_Reading passage:_
In a flashback it’s revealed that T’Chaka, the now-dead king of Wakanda, left behind a nephew in America after killing his brother, N’Jobu. It’d been discovered that N’Jobu had stolen Wakanda’s precious vibranium, and planned selling it to arm people of color with this powerful weapon, helping them fight oppression.
Since this scene was set in 1992 Oakland, California, and all of the characters are black, we know the referenced oppression was American racism. Later reference was made to the “two billion people who looked like us,” so the underlying theme is both contemporary and historical global oppression of people of color.
In order to keep their kingdom and its advanced, vibranium-based technology and culture secret from western colonialists, Wakandans had long portrayed theirs as a poor, third-world African country. The king would tolerate no-one violating that defense. N’Jobu dies.
N’Jobu’s son, N’Jadaka, grows up to become a US soldier, and later an elite, mercenary-like CIA paramilitary known as Killmonger. His life goal becomes reaching back to the culture responsible for his father’s death and his own abandonment, and further, the abandonment of people of color around the world. He aims to continue what his father set out to do: arm the oppressed.
Killmonger lays blame for the toleration of oppression at the feet of Wakanda, the fictional African nation that could have stopped it; this film’s screenwriting therefore blames the continued oppression of blacks on … fictional black Africans.
My mind boggled at that, to the degree that I was pulled out of my storytelling-induced state of disbelief and out of the film entirely for a few minutes, thinking it over.
Film critic Eric Willis puts the ensuing confrontation between T’Challa and Killmonger well at The Movie Waffler:
Of course, this is the origin story of how Black Panther realises the error of his society’s narcissistic ways, but we’re left to ask the uncomfortable question of why it took this long. Assuming the Wakandans refused to intervene during the AIDS and famine crises that rocked their continent makes it incredibly difficult not to fall in line with Stevens [Killmonger], who plans to take over Wakanda and use its technology to actually better the lot of the African diaspora.

_Data provided:_
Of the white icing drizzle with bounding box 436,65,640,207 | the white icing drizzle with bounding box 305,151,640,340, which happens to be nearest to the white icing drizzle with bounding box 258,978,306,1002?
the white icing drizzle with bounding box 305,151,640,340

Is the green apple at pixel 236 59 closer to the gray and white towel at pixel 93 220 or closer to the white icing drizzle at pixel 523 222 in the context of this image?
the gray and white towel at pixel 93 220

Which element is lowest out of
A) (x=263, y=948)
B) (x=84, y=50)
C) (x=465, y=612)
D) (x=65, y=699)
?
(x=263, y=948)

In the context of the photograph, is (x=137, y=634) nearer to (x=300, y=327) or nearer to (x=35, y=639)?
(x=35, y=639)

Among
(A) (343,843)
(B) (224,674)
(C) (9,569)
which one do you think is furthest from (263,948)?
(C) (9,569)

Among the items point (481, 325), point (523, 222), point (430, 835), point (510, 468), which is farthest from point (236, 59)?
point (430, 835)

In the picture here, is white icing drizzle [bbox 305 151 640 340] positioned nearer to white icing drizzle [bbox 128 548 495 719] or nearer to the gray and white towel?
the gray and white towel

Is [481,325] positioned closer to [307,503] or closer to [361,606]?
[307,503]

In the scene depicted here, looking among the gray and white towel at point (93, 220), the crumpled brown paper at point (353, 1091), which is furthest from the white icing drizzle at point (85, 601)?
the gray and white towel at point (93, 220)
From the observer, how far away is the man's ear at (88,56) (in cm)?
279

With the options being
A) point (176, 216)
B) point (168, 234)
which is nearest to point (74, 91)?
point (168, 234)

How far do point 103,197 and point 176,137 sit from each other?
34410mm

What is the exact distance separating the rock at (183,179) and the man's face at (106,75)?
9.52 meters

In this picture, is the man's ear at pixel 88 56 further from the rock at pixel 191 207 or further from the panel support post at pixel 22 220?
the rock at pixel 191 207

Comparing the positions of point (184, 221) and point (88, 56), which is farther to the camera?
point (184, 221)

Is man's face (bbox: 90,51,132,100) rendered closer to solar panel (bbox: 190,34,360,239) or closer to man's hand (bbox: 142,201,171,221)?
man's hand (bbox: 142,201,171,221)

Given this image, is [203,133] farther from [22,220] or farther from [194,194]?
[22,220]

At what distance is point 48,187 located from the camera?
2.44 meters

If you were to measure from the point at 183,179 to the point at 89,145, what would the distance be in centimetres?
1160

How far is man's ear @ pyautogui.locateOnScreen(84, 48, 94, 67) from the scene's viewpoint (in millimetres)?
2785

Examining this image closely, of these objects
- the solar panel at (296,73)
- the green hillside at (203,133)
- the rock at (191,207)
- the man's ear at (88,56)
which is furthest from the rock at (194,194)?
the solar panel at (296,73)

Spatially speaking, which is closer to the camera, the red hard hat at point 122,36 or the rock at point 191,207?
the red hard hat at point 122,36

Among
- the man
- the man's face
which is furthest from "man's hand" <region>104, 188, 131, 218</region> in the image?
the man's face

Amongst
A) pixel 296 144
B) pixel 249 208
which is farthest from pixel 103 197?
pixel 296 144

_Short task 1:_ Using the film commentary, mark each statement yes or no, and quote the words that decide it: (a) The flashback scene takes place in 1992 Oakland, California. (b) Wakandans presented their country as wealthy to keep western colonialists away. (c) Killmonger intends to arm the oppressed, as his father had set out to do.
_Short task 2:_ Repeat the film commentary word for word, everything from "In a flashback" down to "them fight oppression.".
The records have no connection to the film commentary.

_Correct output 1:_
(a) Yes: "this scene was set in 1992 Oakland, California"
(b) No: "Wakandans had long portrayed theirs as a poor, third-world African country"
(c) Yes: "He aims to continue what his father set out to do: arm the oppressed."

_Correct output 2:_
In a flashback it’s revealed that T’Chaka, the now-dead king of Wakanda, left behind a nephew in America after killing his brother, N’Jobu. It’d been discovered that N’Jobu had stolen Wakanda’s precious vibranium, and planned selling it to arm people of color with this powerful weapon, helping them fight oppression.